## PASSAGE SHOWN

■ ■ ■

I often organize seminars, and it can be difficult to hold the attention of listeners by just telling stories and showing slides. That is why a few video clips from the field are always helpful. But video is not only for seminars, of course. There are many occasions when it can convey a place or a mood far better than an image can. One of those occasions was when Kamchatka's Tolbachik Volcano erupted in 2012. I took off to shoot for National Geographic Russia, and upon arrival, I knew immediately that video was needed to best convey what I was seeing. The more video the better. The fountains and rivers of lava had a dynamic power that needed to be seen in motion. In the past, I had to take an additional video camera on an expedition with me. Today the Nikon D4 allows me to create high-quality video files by simply pressing a button.
Nature rarely makes the perfect moment easy for a photographer. In order to encounter a wild animal, I must often wait for hours in the rain, snow and ice. I never know when the shot will come, but when fate gives me a chance, I must be ready to act. That is why I must have a camera that can accomplish the assigned mission. What's even more important, I believe, is that my equipment must be able to withstand difficult situations and harsh weather. People often ask me if my Nikon gear has ever let me down in these conditions, and the truth is that I myself am more difficult on equipment than any weather or shooting scenario. On many occasions, I have dropped my Nikons, or accidentally submerged them in water. Bears and lions have cracked my cameras with their teeth, while others have been stolen in airports. Despite this, Nikon cameras have never let me down. Their reliability is priceless. The places where I shoot have no repair shops or stores, and the weather can be the most extreme imaginable. The equipment must pass the test in these environments, and Nikon passes with flying colors.

■ ■ ■

## DATASET EXTRACT
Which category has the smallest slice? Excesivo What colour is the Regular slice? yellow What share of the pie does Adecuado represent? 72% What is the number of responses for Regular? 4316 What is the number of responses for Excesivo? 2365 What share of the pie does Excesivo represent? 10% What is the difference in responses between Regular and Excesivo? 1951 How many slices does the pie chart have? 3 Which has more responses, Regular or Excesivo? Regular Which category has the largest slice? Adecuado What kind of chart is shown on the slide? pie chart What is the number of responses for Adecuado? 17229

■ ■ ■

Extract the complete passage about filming the Tolbachik eruption and relying on Nikon gear in harsh conditions, reproducing it word for word from the page above.

## EXPECTED OUTPUT
I often organize seminars, and it can be difficult to hold the attention of listeners by just telling stories and showing slides. That is why a few video clips from the field are always helpful. But video is not only for seminars, of course. There are many occasions when it can convey a place or a mood far better than an image can. One of those occasions was when Kamchatka's Tolbachik Volcano erupted in 2012. I took off to shoot for National Geographic Russia, and upon arrival, I knew immediately that video was needed to best convey what I was seeing. The more video the better. The fountains and rivers of lava had a dynamic power that needed to be seen in motion. In the past, I had to take an additional video camera on an expedition with me. Today the Nikon D4 allows me to create high-quality video files by simply pressing a button.
Nature rarely makes the perfect moment easy for a photographer. In order to encounter a wild animal, I must often wait for hours in the rain, snow and ice. I never know when the shot will come, but when fate gives me a chance, I must be ready to act. That is why I must have a camera that can accomplish the assigned mission. What's even more important, I believe, is that my equipment must be able to withstand difficult situations and harsh weather. People often ask me if my Nikon gear has ever let me down in these conditions, and the truth is that I myself am more difficult on equipment than any weather or shooting scenario. On many occasions, I have dropped my Nikons, or accidentally submerged them in water. Bears and lions have cracked my cameras with their teeth, while others have been stolen in airports. Despite this, Nikon cameras have never let me down. Their reliability is priceless. The places where I shoot have no repair shops or stores, and the weather can be the most extreme imaginable. The equipment must pass the test in these environments, and Nikon passes with flying colors.